Analogie e sincronismo con le vicende della Mens Sana basket spa fanno temere il peggio

di Red
SIENA. La parabola di Luca Bonechi, l’ennesimo grand commis del Partito democratico (si ricordi la segreteria Ds alla fine degli Anni ’90), alla presidenza di Sansedoni è più lunga di quella devastante di Gabriello Mancini alla Fondazione MPS. Il sito della società immobiliare è così pudico da non scrivere nemmeno due righe sul curriculum vitae del nostro, né da quanti anni sia presidente, anche se poi, nei dati di bilancio, risulta aver firmato quello del 2008. Non è detto che non sia meno devastante, però, fatta salva la taglia delle due aziende.
Mancini fu colpevolmente lasciato a scrivere il nuovo statuto della Fondazione, così l’ottimo lavoro di Antonella Mansi è ormai bruciato proprio da quello statuto che impone il rinnovo della presidenza dopo appena un anno. E all’unanimità tutti pensano che il partito si voglia riprendere Palazzo Sansedoni col beneplacito delle opposizioni. Alle prese con una crisi aggrovigliata da 130 a 150 milioni di euro di debiti, un contenzioso con le banche e lo spettro di un concordato preventivo o di procedure pre-concorsuali, vista l’impossibilità di monetizzare il mattone (palazzo Portinari a Firenze in primis, ma anche il complesso Whirlpool della Duccio Immobiliare), il CdA della Sansedoni, riunito più volte nel mese di luglio, non ha rinunciato però a far guidare le operazioni all’ineffabile Bonechi, sotto la cui guida la società si è ridotta in cattive condizioni.
E’ uno dei buchi neri della gestione Mansi, ed è certificato nel Bilancio 2013 della Fondazione Mps nella parte dedicata alle partecipazioni dell’ente senese.

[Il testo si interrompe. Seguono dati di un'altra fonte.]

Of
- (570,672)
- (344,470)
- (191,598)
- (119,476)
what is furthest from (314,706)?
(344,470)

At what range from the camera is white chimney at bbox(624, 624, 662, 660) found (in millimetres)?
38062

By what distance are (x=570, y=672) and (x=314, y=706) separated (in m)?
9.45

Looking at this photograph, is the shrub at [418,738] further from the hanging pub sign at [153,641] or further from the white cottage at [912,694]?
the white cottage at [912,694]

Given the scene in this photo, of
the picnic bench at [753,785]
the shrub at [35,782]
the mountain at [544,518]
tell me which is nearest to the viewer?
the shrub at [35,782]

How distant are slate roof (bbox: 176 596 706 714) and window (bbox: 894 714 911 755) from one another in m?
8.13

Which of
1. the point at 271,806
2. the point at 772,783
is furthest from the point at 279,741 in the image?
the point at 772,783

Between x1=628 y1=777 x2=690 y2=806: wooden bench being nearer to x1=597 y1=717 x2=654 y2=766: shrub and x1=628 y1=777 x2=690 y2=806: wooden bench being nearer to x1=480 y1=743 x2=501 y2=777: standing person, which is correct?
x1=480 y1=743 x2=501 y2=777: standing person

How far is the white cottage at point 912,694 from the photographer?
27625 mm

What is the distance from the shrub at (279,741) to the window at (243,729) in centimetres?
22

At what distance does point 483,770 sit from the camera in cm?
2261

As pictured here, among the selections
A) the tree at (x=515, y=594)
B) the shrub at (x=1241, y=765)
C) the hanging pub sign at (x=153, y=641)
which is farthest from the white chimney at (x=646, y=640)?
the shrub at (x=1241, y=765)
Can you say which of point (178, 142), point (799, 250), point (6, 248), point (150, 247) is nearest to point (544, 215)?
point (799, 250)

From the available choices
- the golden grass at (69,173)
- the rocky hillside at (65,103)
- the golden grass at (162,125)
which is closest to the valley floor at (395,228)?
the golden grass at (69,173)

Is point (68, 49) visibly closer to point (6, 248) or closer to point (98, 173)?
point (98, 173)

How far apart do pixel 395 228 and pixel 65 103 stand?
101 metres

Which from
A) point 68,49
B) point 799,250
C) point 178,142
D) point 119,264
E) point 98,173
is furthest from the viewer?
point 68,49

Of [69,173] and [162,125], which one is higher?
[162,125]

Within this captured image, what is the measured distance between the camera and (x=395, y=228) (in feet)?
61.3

Eppure quella in Sansedoni, che vale un quinto degli asset, avrebbe bisogno di una cura da cavallo e la credibilità che un nuovo CdA potrebbe darle. In una società privata normale questo sarebbe già avvenuto e non soltanto la sostituzione (febbraio 2014, meglio tardi che mai) del direttore generale. Ora si capisce perché nell’era Mancini il bilancio dell’ente non fosse così chiaro come ha voluto Antonella Mansi adesso: i cittadini si sarebbero fatti diverse domande molto prima. E per comprendere il passato occorrerebbe ri-pubblicare correttamente i bilanci oggi: un atto di trasparenza che farebbe capire l’urgenza e l’importanza dell’azione di responsabilità verso i precedenti amministratori che con i giochetti attuali si vorrebbe porre nel dimenticatoio.
La signora Mansi non è riuscita a sfondare il muro di gomma della politica intorno al presidente Bonechi. La Sansedoni era una società senza debiti e con un ingente patrimonio da valorizzare, circa 200 milioni di euro nel 1999. Adesso, come la Mens Sana basket spa, sfrutta tutte le opportunità che la legge consente per ritardare l’approvazione del bilancio ben oltre il tempo massimo. Come è andata a finire in viale Sclavo tutti sanno. Ci viene un brivido al paragone, anche al pensiero di quello che ci si troverà dentro.
Speculazioni non riuscite come Casalboccone a Roma (che avevamo raccontato due anni fa ed è ancora fermo al palo), i 40 milioni ingessati nella joint venture sarda con Benetton e Toti, oneri finanziari in aumento contro calo del 10% dei ricavi dalle locazioni, l’uscita –non è chiaro a che prezzo- del gruppo Toti dall’azionariato nel 2010. Intorno al 20 agosto però arriverà anche questo redde rationem, coincidenza delle cose proprio con l’eventuale, ulteriore rinvio della nomina del presidente della Fondazione. Mediaticamente, per tentare di scaricare l’ennesimo fallimento del sistema Siena a nessuno (e, del resto, alla Mansi non sarebbe possibile attribuire alcuna responsabilità) e salvaguardare il politico che scenderebbe in campo in Palazzo Sansedoni, guarda caso, il 22 agosto.